*What to produce*
Reproduce each line exactly. Skip none.

---------- Listing

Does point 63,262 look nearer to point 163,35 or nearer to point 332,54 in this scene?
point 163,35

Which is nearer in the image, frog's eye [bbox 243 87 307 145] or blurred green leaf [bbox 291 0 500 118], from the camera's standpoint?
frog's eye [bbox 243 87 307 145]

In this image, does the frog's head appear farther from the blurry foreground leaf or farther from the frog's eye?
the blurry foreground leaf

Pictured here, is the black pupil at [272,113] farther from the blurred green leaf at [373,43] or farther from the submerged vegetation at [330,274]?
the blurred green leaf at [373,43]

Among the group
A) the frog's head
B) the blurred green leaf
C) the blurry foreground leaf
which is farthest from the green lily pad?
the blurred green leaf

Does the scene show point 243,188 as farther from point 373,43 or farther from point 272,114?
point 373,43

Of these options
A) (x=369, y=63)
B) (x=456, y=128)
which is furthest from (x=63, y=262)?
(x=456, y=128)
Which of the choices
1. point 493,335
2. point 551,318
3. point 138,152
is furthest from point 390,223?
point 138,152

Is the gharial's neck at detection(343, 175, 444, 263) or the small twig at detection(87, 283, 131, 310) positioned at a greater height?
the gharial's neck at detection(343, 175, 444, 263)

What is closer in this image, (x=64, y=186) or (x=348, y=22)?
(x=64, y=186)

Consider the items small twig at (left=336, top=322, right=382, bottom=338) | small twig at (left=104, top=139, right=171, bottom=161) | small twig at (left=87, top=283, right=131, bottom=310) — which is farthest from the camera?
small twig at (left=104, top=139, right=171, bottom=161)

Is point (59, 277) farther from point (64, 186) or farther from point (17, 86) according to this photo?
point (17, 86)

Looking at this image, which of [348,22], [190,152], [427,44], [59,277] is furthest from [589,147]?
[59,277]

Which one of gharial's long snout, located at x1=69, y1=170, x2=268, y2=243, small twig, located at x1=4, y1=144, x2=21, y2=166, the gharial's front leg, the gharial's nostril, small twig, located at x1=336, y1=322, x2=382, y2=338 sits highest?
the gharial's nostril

--------------------

*Expected output*
Does point 63,262 look nearer to point 163,35 or nearer to point 332,54 in this scene?
point 163,35

Which is nearer in the image, frog's eye [bbox 243 87 307 145] or blurred green leaf [bbox 291 0 500 118], from the camera's standpoint?
frog's eye [bbox 243 87 307 145]

In this image, does the frog's head appear farther from the blurry foreground leaf or farther from the frog's eye?
the blurry foreground leaf

Pictured here, is the black pupil at [272,113] farther from the blurred green leaf at [373,43] or farther from the submerged vegetation at [330,274]?
the blurred green leaf at [373,43]

Among the group
A) the frog's head
B) the blurred green leaf
C) the blurry foreground leaf
which is farthest from the green lily pad?
the blurred green leaf

Does the scene show point 243,188 as farther from point 373,43 or farther from point 272,114?
point 373,43

Of these options
A) (x=369, y=63)
B) (x=456, y=128)
which is furthest from (x=63, y=262)?
(x=456, y=128)
Which of the choices
1. point 493,335
2. point 551,318
3. point 138,152
is furthest from point 390,223?
point 138,152

Is the gharial's neck at detection(343, 175, 444, 263) or the small twig at detection(87, 283, 131, 310) positioned at a greater height?
the gharial's neck at detection(343, 175, 444, 263)

What is closer in this image, (x=64, y=186) or (x=348, y=22)?
(x=64, y=186)

Consider the items small twig at (left=336, top=322, right=382, bottom=338) | small twig at (left=104, top=139, right=171, bottom=161) | small twig at (left=87, top=283, right=131, bottom=310) — which is farthest from the camera?
small twig at (left=104, top=139, right=171, bottom=161)

Is point (59, 277) farther from point (64, 186) or farther from point (17, 86) according to this photo?
point (17, 86)

Looking at this image, which of [348,22], [190,152], [427,44], [59,277] is furthest from [589,147]?
[59,277]

Which one of gharial's long snout, located at x1=69, y1=170, x2=268, y2=243, small twig, located at x1=4, y1=144, x2=21, y2=166, the gharial's front leg, the gharial's nostril, small twig, located at x1=336, y1=322, x2=382, y2=338 sits highest?
the gharial's nostril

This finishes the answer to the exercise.